▶ Work item A:
Answer these questions from the interview with the Mayor of Athens:
(i) Since when has Kostas Bakoyannis been serving as Mayor of Athens?
(ii) What challenge did the beginning of his term coincide with?
(iii) According to the mayor, what is the most important thing the city can do during the pandemic?
▶ Work item B: Please extract from the interview with the Mayor of Athens the part that opens with the words containing "Interview with the" and closes with "after the crisis.".

▶ Document passage:
K. Bakoyannis: For the first time in many years, we have the need and opportunity to take action

K. Bakoyannis: For the first time in many years, we have the need and opportunity to take action

Interview with the Mayor of Athens on crisis management and the path to recovery

Kostas Bakoyannis has been serving as Mayor of Athens since September 2019. In this conversation he shares how the coronavirus pandemic has shaped his term and priorities and what his recovery plans are for the time after the crisis.

Mr Bakoyannis, the beginning of your term as mayor of Athens coincided with a huge challenge for every member of society - the COVID-19 pandemic. How have the municipal social policy and its digital services been restructured in 2020?

The most important thing we can do as a city during the pandemic is to support our most vulnerable residents. Along with existing programmes, services and structures, we have quickly created and implemented new ones in order to assist low-income families, the elderly, people with disabilities, drug addicts, homeless people, women with children, victims of domestic violence as well as migrants and refugees.

▶ Excerpted data:
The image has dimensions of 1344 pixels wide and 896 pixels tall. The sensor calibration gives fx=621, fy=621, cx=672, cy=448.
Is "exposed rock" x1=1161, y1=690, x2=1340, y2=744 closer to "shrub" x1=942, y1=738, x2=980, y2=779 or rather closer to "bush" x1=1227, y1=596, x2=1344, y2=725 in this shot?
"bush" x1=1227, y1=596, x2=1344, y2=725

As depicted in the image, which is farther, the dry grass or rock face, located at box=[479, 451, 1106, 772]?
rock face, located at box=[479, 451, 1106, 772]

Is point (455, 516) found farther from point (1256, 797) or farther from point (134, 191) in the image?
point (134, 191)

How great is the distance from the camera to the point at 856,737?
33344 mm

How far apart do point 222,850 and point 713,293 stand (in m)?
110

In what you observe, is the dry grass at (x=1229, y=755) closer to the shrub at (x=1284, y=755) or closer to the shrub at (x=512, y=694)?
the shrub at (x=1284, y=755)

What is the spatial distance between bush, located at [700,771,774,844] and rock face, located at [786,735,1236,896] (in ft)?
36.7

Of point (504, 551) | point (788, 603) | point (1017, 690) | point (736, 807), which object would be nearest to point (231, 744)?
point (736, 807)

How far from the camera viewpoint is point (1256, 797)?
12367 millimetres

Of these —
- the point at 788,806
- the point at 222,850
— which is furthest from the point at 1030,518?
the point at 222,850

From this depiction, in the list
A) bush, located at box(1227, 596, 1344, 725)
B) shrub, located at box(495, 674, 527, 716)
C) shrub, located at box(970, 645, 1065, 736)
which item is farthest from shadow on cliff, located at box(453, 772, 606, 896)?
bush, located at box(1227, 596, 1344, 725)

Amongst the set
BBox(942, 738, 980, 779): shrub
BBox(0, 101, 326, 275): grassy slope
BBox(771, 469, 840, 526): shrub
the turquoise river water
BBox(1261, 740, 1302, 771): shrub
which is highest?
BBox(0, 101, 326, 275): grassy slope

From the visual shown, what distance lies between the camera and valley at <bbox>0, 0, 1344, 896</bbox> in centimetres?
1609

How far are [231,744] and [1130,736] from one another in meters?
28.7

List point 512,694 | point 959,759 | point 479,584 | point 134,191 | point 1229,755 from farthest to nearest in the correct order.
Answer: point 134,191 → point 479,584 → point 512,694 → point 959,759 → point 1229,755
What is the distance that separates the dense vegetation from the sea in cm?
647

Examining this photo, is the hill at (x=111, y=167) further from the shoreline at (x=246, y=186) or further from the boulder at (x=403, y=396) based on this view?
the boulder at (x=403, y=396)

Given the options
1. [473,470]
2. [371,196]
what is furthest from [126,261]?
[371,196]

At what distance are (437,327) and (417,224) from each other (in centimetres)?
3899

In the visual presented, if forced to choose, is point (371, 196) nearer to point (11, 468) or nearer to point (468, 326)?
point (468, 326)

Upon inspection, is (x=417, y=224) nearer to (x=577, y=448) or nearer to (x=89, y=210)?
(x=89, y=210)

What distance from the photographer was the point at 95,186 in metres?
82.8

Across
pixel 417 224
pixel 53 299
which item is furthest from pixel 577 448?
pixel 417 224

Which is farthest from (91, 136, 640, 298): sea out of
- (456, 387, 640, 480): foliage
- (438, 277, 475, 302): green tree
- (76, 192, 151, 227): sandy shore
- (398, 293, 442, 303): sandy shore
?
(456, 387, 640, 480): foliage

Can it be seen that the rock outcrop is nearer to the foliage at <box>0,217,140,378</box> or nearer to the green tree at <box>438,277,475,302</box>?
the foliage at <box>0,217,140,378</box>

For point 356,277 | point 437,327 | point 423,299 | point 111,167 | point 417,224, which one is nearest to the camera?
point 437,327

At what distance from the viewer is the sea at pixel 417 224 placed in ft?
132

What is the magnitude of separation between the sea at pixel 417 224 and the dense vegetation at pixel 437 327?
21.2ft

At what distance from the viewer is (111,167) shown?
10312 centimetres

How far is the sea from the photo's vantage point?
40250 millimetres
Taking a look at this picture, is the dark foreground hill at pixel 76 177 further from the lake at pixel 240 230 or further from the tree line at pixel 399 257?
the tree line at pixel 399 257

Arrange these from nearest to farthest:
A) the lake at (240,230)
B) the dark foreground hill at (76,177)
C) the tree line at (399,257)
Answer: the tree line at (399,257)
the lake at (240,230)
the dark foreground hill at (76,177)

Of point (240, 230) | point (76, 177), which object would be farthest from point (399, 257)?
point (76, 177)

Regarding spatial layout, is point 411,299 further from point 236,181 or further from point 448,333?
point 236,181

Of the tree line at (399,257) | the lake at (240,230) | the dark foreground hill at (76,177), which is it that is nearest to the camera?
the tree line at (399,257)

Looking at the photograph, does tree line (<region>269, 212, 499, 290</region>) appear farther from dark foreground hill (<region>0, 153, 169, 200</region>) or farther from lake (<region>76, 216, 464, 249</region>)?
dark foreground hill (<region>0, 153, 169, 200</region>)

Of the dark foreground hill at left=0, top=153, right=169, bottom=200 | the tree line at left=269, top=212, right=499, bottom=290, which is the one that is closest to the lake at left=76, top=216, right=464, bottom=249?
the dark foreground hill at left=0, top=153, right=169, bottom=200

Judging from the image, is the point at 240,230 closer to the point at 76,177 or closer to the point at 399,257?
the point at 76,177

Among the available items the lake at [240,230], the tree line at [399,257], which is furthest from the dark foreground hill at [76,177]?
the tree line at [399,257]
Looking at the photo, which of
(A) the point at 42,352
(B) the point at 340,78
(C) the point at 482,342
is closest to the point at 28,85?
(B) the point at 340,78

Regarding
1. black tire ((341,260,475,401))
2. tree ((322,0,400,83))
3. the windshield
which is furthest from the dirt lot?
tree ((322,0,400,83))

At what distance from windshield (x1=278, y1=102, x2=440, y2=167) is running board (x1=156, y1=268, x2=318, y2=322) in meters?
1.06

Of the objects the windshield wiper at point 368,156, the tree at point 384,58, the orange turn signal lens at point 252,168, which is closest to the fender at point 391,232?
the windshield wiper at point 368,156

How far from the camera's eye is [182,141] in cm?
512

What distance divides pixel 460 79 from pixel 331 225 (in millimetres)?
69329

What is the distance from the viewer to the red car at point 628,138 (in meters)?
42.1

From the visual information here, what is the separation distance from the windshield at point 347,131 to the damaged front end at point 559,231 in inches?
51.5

▶ Answer A:
(i) Since September 2019.
(ii) The COVID-19 pandemic.
(iii) Support its most vulnerable residents.

▶ Answer B:
Interview with the Mayor of Athens on crisis management and the path to recovery

Kostas Bakoyannis has been serving as Mayor of Athens since September 2019. In this conversation he shares how the coronavirus pandemic has shaped his term and priorities and what his recovery plans are for the time after the crisis.